King Saul.  The Philistines, the archenemies of God’s people at the time, had assembled 30,000 chariots, 6,000 horsemen, and “people like the sand which is on the seashore in abundance” for war.  God’s appointed king for Israel, Saul, had 3,000 men, cf. 1Samuel 13:1-5.  As Saul waited the appointed seven days that Samuel, God’s prophet, had specified in which he would come and offer sacrifices and tell Saul what the Lord wanted him to do, his army trembled and began to dessert and scatter, cp. 1Samuel 10:8; 13:6-7.  Saul decided that he could wait no longer, and sacrificed the burnt and peace offerings himself- which was a violation of God’s Law.  Then, “as soon as he finished offering the burnt offering, that behold, Samuel came,” 1Samuel 13:10.   Though Saul went out to greet him as if nothing was wrong, Samuel immediately said, “What have you done?”  Saul tried to explain why he forced himself to make the sacrifice, 1Samuel 13:11-12.  But Samuel wasn’t buying his excuses, and replied, “You have acted foolishly; you have not kept the commandment of the Lord your God, which He commanded you, for now the Lord would have established your kingdom forever.
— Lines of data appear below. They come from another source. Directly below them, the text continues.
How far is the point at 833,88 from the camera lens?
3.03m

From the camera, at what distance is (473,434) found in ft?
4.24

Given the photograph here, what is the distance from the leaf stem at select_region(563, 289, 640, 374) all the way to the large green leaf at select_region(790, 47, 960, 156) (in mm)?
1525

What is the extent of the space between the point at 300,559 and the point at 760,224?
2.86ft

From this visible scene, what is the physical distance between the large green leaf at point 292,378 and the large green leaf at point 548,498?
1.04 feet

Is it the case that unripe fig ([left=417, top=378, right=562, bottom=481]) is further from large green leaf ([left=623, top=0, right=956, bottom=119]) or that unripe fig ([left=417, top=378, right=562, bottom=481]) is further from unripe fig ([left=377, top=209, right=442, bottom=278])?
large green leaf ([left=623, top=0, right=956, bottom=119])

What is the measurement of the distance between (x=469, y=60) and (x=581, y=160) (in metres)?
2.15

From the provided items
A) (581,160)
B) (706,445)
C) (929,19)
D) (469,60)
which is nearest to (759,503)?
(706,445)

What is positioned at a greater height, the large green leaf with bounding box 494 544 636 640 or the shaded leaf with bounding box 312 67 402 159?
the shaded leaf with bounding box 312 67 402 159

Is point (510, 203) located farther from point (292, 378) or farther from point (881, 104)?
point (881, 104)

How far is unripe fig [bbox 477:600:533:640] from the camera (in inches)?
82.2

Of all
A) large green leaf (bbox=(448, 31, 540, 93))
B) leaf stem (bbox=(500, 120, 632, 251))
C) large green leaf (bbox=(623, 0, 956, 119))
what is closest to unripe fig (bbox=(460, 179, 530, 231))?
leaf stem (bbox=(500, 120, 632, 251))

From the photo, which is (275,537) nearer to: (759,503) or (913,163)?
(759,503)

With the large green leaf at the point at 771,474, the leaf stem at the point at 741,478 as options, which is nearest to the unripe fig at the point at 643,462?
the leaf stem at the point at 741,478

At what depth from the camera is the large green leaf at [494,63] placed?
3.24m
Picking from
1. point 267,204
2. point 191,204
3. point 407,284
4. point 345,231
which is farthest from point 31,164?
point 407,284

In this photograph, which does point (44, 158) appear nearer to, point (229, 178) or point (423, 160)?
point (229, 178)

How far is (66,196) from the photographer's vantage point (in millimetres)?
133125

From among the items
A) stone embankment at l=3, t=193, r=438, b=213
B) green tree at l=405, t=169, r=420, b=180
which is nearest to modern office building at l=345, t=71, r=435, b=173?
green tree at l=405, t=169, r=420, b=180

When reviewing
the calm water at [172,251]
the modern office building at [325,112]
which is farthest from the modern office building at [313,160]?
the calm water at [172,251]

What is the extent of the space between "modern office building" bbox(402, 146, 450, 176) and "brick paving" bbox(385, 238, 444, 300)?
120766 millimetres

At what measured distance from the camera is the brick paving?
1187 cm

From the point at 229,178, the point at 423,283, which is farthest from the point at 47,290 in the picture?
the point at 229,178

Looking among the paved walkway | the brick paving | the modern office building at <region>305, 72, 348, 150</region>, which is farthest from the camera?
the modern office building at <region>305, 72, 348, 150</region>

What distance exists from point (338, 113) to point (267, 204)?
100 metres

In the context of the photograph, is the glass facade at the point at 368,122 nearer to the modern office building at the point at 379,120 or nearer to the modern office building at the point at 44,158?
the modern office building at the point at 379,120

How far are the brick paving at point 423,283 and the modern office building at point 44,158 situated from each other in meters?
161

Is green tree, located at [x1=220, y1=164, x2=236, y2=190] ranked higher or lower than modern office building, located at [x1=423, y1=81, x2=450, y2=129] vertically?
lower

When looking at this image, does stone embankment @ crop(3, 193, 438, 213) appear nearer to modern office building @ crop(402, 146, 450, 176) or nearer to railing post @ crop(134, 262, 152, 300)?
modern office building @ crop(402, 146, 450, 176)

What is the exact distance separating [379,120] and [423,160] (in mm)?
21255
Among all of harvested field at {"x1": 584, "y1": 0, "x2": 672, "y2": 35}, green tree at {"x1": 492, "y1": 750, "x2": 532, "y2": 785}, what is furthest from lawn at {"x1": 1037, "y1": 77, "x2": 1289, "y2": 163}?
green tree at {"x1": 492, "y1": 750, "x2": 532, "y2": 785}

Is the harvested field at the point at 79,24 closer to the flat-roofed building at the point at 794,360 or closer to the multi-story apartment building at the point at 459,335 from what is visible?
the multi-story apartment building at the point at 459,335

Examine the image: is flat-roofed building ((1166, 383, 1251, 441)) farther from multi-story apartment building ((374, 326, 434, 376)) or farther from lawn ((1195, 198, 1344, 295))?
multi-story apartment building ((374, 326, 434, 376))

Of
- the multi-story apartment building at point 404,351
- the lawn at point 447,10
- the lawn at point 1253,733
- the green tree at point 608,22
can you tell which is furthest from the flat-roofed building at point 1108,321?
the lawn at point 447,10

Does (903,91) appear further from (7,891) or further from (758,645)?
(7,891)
But now your kingdom shall not endure,” 1Samuel 13:13-14.  Saul could have had it all, if he had only been patient and waited for God a few more hours!  Instead, he lost it all- the kingdom was taken from him and he was replaced with a man after God’s own heart, David. 

 

So, what’s the take-away from “waiting for God”?  There are a couple salient points we need to get:

  • God can tell time and read a calendar, but is eternal- so His perspective of “time” is more than a little different than ours.  Everything in our world seems to be bound by time.  But God is Master of the Universe, and is not so bound, cf. 2Peter 3:8-13. ​​​​​​​
  • God never does anything too soon or too late.  Consider that “when the fullness of time came, God sent forth His Son” (Galatians 4:4).  He was “the testimony borne at the proper time” (1Timothy 2:6).  God knew exactly when “the consummation of the ages” was (Hebrews 9:26), and acted precisely then.  Remember, God doesn’t operate on our schedule; we must operate on His.  So, “wait on the Lord…” Psalm 27:14; 37:34; Proverbs 20:22

Therefore, stop trying to “help God out” in fulfilling His purposes for and through you, and be faithfully patient as you trust and obey.  It took twenty-five years for Abraham and Sarah to learn this lesson- how long will it take you?  And from King Saul, never give up on God- He will always do exactly what He said, when He said.  Don’t fret; don’t fear; and don’t think you have to force yourself to violate God’s Law because He isn’t acting in your life when you think He should!   Be patient. Trust Him. Be faithfully obedient.  He’ll take care of the rest.